Pico Iyer’s piece in the New York Times this first 2012 morning –on the unrelenting stream of information with which we are bombarded—hits the mark, I think. He quotes Blaise Pascal, the 17th century French philosopher: “Distraction is the only thing that consoles us for our miseries and yet it is itself the greatest of our miseries.” The average American, Iyer reports, receives 75 text messages a day, and the average office worker experiences no longer than three minutes at a stretch without interruption. Iyer concludes: “We have more and more ways to communicate, as Thoreau noted, but less and less to say. Partly because we’re so busy communicating.” Stillness and time for reflection have become the luxuries we crave. Jet-setting Iyer, who chooses to live in small Japanese village, advocates, to complement our obligatory involvement in the world, the purposeful creation of regular stretches in our lives when we are “out of radio contact.” He writes, “Nothing makes me feel better—calmer, clearer, happier—than being in one place, absorbed in a book, a conversation, a piece of music. It’s actually something deeper than mere happiness: it’s joy, which the monk David Stindl-Rast describes as ‘that kind of happiness that doesn’t depend on what happens.’”

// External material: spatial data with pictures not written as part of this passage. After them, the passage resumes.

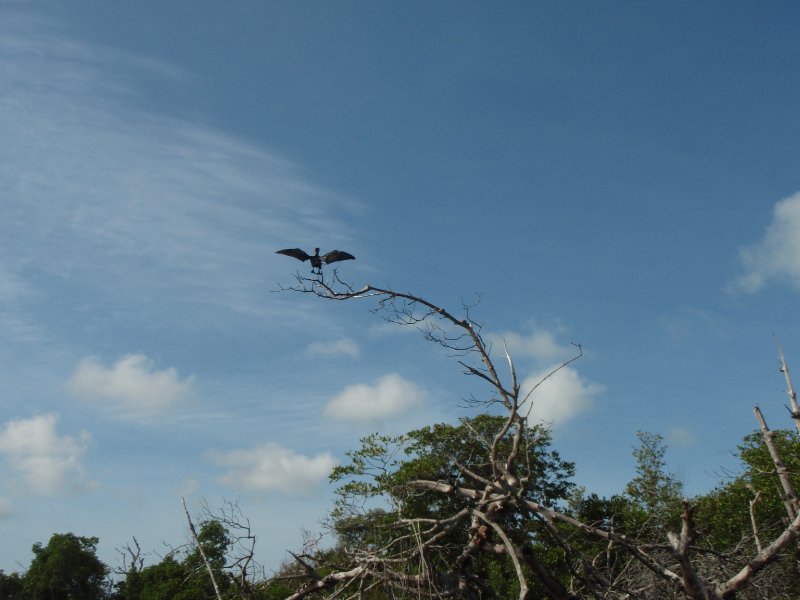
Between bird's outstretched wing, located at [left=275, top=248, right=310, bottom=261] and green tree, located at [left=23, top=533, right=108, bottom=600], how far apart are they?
38.4 meters

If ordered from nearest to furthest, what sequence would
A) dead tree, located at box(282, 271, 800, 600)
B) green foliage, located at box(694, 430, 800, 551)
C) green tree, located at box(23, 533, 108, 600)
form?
dead tree, located at box(282, 271, 800, 600), green foliage, located at box(694, 430, 800, 551), green tree, located at box(23, 533, 108, 600)

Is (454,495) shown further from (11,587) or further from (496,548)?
(11,587)

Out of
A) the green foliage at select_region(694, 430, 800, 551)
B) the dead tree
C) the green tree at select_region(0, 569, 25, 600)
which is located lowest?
the dead tree

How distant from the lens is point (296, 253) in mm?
6391

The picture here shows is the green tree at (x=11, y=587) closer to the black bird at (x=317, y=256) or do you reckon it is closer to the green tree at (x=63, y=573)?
the green tree at (x=63, y=573)

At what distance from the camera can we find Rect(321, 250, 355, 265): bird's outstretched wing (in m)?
6.33

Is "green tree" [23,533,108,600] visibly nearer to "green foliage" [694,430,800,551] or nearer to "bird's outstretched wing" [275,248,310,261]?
"green foliage" [694,430,800,551]

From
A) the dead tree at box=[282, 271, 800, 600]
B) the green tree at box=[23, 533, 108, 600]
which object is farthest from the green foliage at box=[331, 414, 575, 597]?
the green tree at box=[23, 533, 108, 600]

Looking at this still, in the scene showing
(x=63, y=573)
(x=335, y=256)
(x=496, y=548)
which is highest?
(x=63, y=573)

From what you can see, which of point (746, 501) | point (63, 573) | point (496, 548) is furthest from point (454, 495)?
point (63, 573)

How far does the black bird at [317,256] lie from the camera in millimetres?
6348

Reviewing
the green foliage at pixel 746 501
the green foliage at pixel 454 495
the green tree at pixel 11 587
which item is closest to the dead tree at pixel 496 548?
the green foliage at pixel 454 495

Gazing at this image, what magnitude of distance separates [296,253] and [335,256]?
380mm

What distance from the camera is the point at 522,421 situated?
6.14 meters
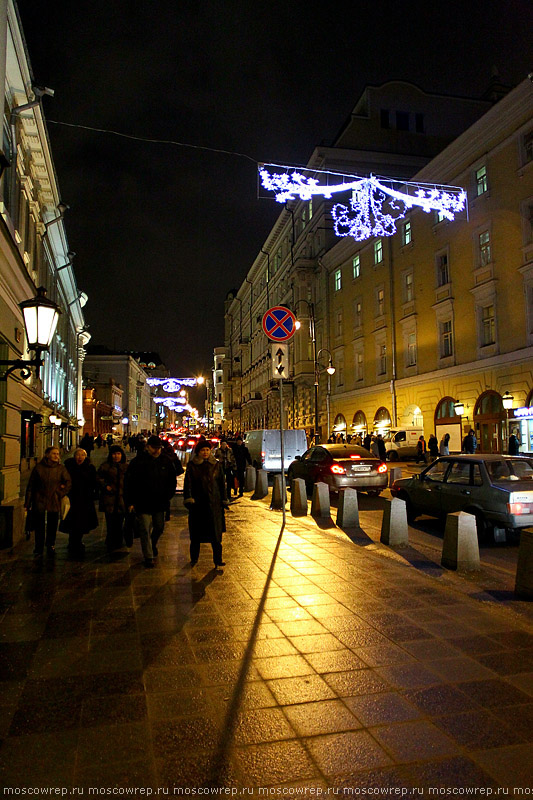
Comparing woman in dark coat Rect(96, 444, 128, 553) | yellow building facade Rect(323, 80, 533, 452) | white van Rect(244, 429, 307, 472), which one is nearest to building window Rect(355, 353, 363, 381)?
yellow building facade Rect(323, 80, 533, 452)

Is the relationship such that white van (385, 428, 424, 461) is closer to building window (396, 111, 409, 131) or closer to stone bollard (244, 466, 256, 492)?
stone bollard (244, 466, 256, 492)

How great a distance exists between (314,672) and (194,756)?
1.36 m

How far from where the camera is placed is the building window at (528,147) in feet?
82.2

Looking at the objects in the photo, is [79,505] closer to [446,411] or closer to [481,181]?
[446,411]

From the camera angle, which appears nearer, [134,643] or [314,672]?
[314,672]

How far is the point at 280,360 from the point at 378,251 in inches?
1224

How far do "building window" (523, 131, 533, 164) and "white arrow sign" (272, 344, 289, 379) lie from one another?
67.9ft

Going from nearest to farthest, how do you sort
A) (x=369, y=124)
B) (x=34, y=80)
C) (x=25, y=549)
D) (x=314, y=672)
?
1. (x=314, y=672)
2. (x=25, y=549)
3. (x=34, y=80)
4. (x=369, y=124)

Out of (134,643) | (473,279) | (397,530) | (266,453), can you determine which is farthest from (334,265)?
(134,643)

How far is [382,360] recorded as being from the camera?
39500 mm

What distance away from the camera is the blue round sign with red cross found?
10672 millimetres

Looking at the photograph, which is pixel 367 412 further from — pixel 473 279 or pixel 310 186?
pixel 310 186

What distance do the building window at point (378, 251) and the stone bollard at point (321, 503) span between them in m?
29.5

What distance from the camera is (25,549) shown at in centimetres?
893
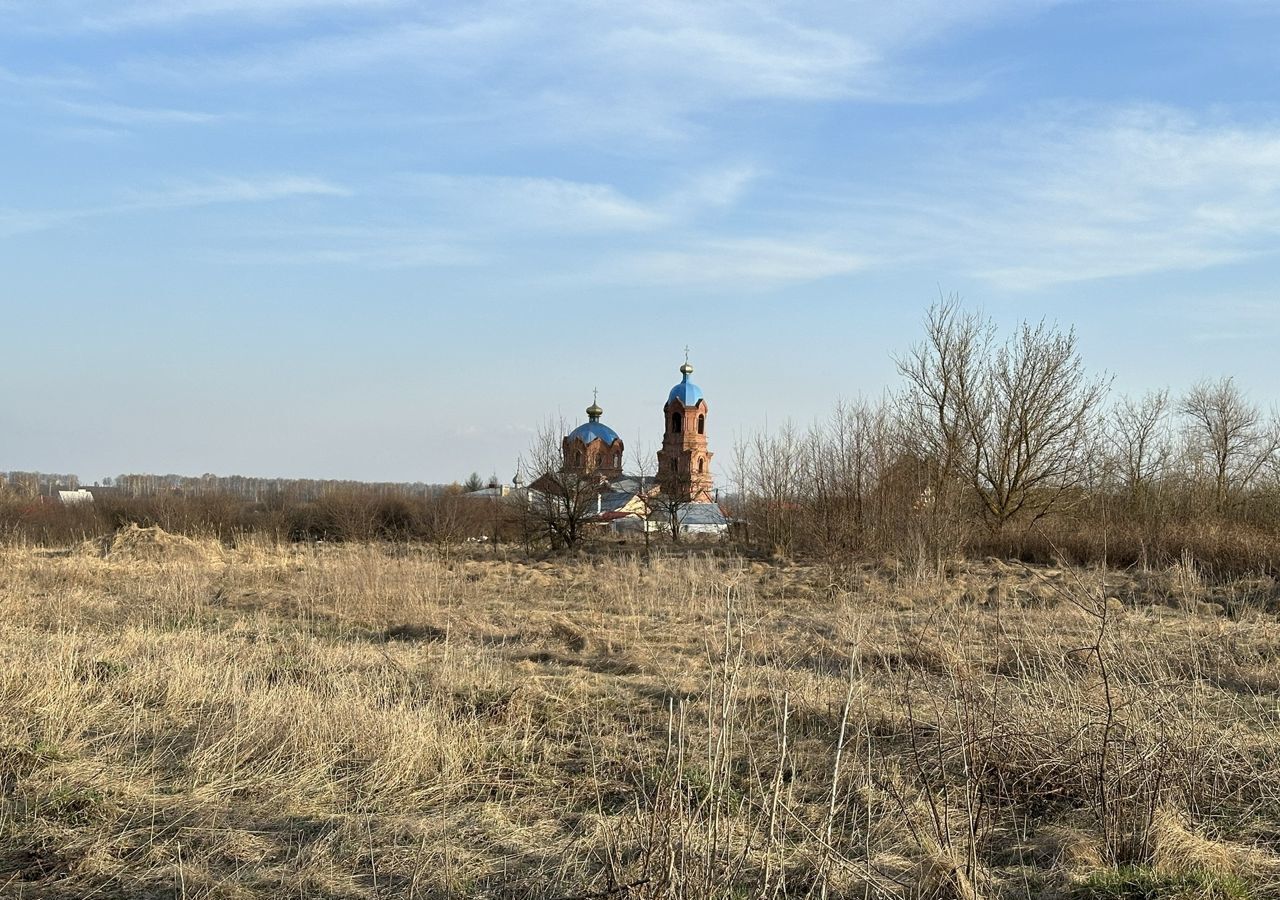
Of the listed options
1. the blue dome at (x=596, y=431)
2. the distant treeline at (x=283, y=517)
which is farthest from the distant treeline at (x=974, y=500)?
the blue dome at (x=596, y=431)

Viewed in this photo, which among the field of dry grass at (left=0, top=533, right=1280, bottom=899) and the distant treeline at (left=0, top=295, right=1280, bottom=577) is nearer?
the field of dry grass at (left=0, top=533, right=1280, bottom=899)

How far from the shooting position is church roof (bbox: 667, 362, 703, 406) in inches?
2224

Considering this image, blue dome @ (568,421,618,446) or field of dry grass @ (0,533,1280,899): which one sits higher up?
blue dome @ (568,421,618,446)

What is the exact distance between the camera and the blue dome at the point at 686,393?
2223 inches

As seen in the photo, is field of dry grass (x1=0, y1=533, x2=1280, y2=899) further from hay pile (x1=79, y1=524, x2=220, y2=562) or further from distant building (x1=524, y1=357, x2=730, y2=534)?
distant building (x1=524, y1=357, x2=730, y2=534)

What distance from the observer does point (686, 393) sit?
56656mm

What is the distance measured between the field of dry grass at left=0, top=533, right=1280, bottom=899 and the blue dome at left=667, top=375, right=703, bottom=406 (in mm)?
46863

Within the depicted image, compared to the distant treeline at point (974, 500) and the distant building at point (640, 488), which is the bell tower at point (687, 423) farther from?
the distant treeline at point (974, 500)

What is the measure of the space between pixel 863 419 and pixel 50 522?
76.0 ft

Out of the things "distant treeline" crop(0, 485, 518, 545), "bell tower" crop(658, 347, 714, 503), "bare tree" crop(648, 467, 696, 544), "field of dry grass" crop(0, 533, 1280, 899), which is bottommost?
"field of dry grass" crop(0, 533, 1280, 899)

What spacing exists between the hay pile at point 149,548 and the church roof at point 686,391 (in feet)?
123

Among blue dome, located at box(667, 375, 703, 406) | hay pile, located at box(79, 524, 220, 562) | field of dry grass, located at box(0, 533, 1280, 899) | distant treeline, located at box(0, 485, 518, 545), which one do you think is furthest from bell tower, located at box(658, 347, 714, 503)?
field of dry grass, located at box(0, 533, 1280, 899)

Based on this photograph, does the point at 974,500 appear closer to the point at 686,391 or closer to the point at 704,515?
the point at 704,515

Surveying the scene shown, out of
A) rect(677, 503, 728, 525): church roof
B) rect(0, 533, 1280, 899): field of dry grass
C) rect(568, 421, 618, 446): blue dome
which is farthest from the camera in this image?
rect(568, 421, 618, 446): blue dome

I will be distracting for one minute to let you know that Bethesda Magazine’s January-February 2012 issue contains my article, “The Spy Who Loved Me: With a father’s confession, the pieces of a mysterious childhood fall into place.” It offers a couple of snippets of my memoir, (due out January 10,) which, during its ten years of gestation, required long, absorbing, sometimes painful but always deeply happy stretches of shutting out the world. I wish everyone the luxury of such joy in 2012.